+++ EXCERPTED RECORDS
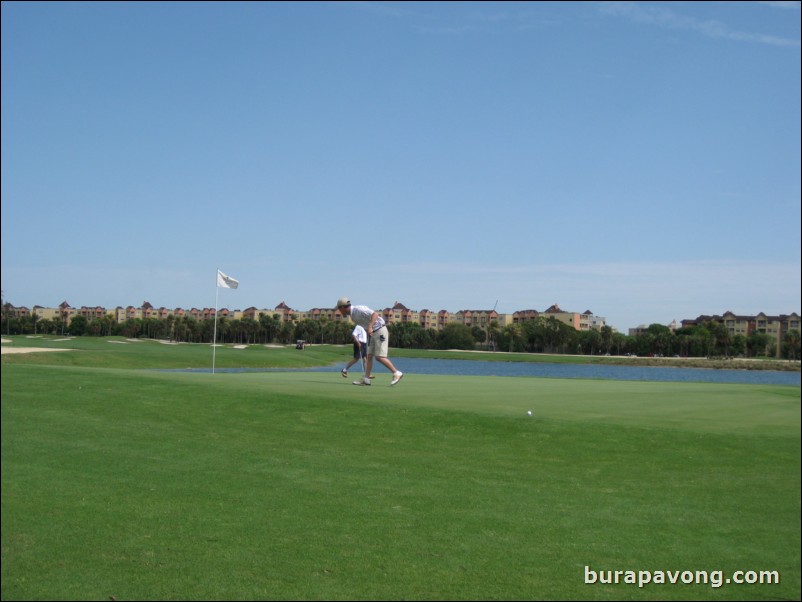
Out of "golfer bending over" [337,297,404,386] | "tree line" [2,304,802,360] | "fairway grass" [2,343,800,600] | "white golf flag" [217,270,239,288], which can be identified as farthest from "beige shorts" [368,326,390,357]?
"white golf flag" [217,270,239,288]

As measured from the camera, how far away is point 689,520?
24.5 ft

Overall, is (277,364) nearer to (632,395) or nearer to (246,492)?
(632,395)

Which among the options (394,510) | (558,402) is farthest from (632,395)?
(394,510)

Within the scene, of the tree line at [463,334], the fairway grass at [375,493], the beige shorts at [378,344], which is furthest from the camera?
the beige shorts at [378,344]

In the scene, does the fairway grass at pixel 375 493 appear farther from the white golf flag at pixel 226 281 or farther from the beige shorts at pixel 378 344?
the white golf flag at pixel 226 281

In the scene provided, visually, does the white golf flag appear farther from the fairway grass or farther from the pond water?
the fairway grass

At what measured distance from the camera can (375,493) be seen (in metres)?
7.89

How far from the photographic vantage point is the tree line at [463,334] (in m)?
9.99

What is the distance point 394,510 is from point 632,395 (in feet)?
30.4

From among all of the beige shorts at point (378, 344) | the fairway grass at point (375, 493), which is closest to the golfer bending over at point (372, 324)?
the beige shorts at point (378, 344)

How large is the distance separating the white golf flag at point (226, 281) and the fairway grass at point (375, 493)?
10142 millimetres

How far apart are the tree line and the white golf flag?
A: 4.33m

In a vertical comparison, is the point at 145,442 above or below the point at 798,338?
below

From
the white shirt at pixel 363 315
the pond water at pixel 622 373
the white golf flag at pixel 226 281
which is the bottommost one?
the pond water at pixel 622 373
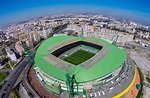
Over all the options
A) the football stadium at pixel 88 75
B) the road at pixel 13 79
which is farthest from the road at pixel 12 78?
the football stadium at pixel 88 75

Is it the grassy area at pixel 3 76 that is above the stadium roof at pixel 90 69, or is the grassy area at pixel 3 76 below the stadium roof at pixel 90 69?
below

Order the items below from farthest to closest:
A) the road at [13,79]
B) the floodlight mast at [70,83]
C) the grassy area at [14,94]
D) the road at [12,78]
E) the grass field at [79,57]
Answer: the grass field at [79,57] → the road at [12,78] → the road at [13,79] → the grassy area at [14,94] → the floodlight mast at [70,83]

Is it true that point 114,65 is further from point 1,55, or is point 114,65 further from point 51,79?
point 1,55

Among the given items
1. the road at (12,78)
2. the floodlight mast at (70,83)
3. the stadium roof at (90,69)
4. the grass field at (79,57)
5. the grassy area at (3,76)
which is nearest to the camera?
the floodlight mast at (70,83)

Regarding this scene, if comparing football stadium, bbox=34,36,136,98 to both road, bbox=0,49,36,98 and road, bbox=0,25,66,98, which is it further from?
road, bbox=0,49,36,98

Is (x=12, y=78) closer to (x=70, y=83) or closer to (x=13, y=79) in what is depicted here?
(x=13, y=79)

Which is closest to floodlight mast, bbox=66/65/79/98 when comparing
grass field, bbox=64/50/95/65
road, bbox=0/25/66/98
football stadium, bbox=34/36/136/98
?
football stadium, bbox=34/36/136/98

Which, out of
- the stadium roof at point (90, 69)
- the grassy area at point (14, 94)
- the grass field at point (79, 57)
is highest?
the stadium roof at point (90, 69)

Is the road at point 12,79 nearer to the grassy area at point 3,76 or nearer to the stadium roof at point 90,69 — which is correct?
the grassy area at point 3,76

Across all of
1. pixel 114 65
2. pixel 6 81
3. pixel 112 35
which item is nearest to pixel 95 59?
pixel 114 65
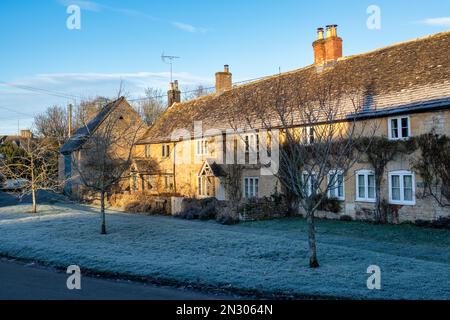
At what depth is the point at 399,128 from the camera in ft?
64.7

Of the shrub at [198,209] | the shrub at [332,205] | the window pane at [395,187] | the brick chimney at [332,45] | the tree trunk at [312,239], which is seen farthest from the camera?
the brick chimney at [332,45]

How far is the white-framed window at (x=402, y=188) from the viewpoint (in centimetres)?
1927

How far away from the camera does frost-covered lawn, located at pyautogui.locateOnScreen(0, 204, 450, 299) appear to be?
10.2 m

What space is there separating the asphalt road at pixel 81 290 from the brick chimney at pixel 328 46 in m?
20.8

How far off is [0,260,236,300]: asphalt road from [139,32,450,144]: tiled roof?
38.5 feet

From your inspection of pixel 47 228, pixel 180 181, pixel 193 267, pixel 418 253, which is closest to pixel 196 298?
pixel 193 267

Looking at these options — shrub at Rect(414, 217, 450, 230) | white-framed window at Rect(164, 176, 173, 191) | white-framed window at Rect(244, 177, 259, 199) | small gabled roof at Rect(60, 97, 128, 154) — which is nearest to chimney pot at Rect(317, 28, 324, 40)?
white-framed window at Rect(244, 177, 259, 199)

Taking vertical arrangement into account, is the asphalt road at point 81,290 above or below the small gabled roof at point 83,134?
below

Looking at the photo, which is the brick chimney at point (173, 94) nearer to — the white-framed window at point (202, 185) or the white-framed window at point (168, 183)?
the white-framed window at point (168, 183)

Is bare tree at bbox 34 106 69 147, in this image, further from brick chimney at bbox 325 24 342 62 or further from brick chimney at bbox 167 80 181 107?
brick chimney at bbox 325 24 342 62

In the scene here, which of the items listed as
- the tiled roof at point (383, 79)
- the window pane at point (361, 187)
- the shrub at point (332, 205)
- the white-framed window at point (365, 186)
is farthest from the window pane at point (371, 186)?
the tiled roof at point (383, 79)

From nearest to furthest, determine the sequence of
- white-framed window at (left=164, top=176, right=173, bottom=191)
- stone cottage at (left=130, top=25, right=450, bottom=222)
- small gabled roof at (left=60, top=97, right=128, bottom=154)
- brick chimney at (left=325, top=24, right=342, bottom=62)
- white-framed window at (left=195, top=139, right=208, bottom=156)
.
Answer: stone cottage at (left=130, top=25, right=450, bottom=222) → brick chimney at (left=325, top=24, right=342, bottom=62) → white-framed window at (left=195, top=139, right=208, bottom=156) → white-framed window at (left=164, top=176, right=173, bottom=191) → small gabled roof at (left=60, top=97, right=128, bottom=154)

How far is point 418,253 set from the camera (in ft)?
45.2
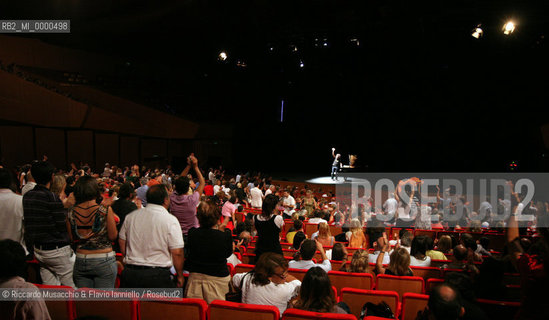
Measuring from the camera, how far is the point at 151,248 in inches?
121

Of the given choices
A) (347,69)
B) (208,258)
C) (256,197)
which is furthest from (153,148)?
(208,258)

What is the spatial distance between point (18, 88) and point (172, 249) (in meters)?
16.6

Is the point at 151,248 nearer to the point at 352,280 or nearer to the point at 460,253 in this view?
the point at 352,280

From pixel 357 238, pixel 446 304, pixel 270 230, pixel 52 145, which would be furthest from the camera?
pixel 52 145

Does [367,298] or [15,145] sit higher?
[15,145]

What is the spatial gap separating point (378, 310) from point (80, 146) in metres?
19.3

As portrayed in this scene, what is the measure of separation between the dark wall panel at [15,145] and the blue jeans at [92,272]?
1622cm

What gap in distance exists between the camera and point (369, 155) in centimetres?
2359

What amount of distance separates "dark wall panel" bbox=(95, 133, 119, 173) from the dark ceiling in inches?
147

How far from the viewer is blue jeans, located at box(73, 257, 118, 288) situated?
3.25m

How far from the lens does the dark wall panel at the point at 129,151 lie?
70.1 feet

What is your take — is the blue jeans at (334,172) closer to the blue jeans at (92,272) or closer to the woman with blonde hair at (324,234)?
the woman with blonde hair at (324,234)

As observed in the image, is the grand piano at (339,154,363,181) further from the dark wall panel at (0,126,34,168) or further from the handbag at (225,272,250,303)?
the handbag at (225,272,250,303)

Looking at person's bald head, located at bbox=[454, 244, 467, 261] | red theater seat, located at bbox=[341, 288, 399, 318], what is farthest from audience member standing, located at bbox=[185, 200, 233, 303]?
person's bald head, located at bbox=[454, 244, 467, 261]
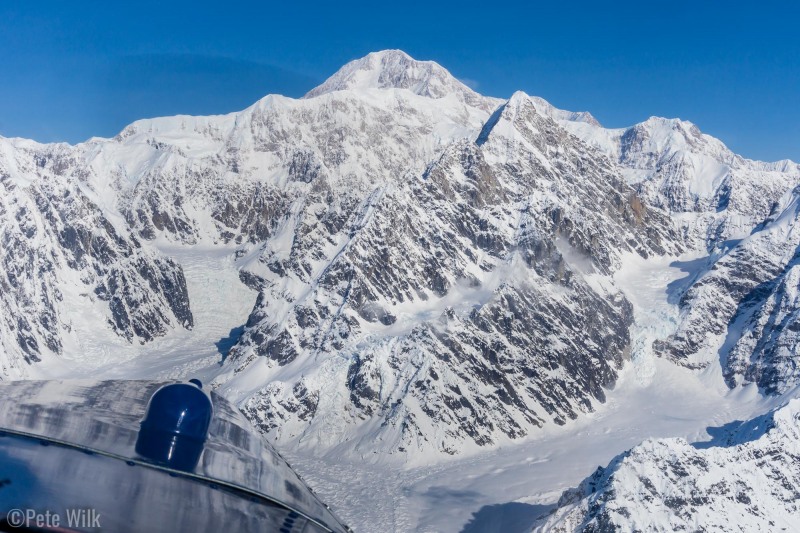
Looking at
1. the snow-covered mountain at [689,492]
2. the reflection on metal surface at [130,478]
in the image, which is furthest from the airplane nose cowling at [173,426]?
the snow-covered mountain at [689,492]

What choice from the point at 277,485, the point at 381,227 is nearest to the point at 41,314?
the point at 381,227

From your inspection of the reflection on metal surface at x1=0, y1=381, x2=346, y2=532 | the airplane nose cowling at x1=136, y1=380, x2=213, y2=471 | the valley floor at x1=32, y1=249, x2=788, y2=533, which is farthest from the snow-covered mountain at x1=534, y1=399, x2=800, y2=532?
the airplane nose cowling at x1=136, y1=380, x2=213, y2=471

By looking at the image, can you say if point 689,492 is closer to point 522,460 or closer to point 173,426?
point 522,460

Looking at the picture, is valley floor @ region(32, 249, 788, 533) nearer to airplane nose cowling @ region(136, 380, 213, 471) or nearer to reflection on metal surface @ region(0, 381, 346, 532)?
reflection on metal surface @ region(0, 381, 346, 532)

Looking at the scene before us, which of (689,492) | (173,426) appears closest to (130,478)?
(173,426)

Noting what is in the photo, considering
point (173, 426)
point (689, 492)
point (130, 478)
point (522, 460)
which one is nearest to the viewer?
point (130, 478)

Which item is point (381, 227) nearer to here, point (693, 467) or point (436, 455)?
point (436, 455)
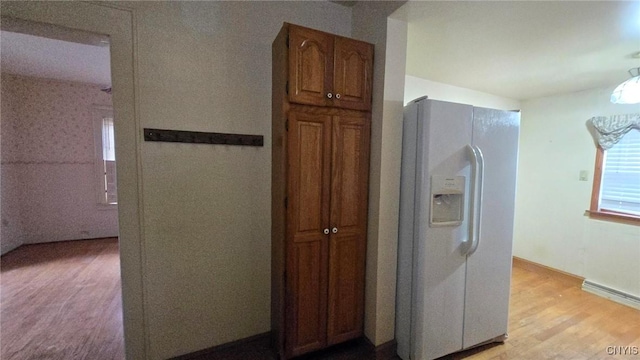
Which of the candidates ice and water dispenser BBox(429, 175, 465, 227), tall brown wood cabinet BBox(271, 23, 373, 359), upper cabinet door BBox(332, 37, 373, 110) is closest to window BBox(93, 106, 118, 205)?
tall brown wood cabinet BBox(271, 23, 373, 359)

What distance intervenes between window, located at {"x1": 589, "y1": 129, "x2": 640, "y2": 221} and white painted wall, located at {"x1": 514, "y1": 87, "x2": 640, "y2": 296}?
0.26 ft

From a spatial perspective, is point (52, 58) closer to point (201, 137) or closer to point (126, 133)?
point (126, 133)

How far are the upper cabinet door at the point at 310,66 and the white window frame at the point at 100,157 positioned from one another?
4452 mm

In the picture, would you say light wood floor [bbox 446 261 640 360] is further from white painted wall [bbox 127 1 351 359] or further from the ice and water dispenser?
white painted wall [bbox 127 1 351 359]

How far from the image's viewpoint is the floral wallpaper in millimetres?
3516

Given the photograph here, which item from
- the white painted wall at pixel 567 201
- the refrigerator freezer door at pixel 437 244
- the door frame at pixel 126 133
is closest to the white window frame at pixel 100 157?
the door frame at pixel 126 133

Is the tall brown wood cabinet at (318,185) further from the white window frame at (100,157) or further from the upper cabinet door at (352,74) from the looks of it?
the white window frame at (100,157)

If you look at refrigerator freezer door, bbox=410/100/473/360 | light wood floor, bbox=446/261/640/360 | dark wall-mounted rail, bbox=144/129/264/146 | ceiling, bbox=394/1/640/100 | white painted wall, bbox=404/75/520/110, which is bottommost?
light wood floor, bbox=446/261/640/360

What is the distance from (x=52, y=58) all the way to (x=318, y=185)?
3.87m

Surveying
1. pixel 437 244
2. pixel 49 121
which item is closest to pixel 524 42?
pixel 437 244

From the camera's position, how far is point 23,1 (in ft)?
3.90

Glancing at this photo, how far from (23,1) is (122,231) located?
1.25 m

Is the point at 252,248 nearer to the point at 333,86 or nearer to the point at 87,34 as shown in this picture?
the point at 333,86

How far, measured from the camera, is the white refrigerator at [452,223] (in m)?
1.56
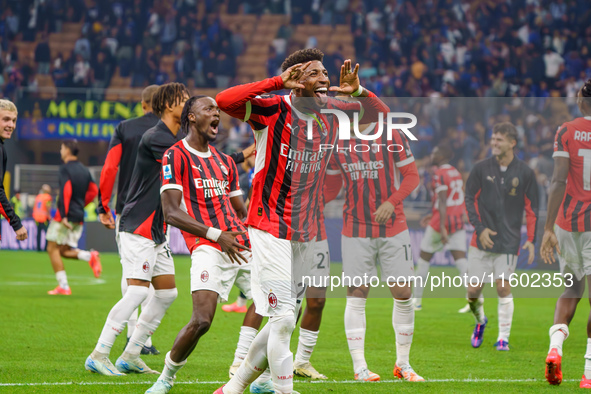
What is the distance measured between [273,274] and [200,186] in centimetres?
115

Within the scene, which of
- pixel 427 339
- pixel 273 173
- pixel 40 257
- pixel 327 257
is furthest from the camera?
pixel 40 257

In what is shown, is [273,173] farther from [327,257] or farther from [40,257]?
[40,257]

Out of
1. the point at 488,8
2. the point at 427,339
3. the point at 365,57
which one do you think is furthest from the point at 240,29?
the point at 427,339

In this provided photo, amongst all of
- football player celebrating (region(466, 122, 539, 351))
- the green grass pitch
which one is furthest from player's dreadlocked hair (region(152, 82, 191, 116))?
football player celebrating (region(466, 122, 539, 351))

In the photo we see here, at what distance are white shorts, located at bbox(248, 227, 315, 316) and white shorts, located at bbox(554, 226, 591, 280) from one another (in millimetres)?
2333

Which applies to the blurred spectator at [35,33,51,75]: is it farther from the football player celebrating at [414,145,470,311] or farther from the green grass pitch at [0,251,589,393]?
++++++
> GOAL
Starting at the line that contains "What is the distance point", copy the records word for word and stop after the line that contains "10142 millimetres".

> SOLUTION
What is the distance point 394,510 is from point 632,395 (in feet)?
30.4

From among all of the beige shorts at point (378, 344) | the fairway grass at point (375, 493), which is closest to the golfer bending over at point (372, 324)?
the beige shorts at point (378, 344)

How large is the distance separating the white golf flag at point (226, 281) and the fairway grass at point (375, 493)?
10142 millimetres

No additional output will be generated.